** Data below follows **

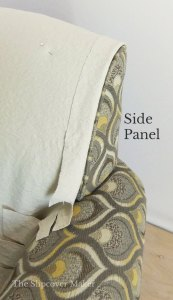 Shaping slipcover fabric around chair side panel.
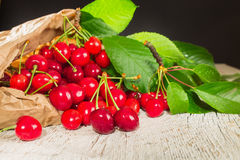 Many cherries in a paper bag Stock Photos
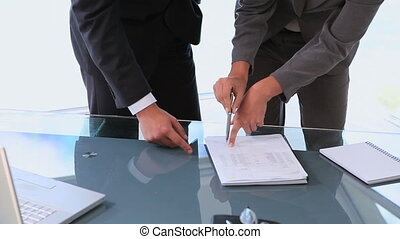 Woman showing man where to sign in a contract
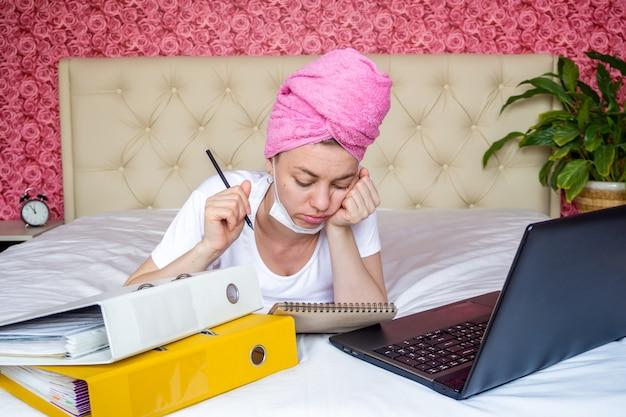 Werken op afstand vanuit huisquarantaine. verveeld jong kaukasisch meisje in een masker dat huiswerk met laptop doet. ziet er triest uit en maakt aantekeningen in een notitieboek.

** End of Data below **

**Task to complete**
An image-free, exact version of the listing above is required.

**Written solution**
 Shaping slipcover fabric around chair side panel.
 Many cherries in a paper bag Stock Photos
 Woman showing man where to sign in a contract
 Werken op afstand vanuit huisquarantaine. verveeld jong kaukasisch meisje in een masker dat huiswerk met laptop doet. ziet er triest uit en maakt aantekeningen in een notitieboek.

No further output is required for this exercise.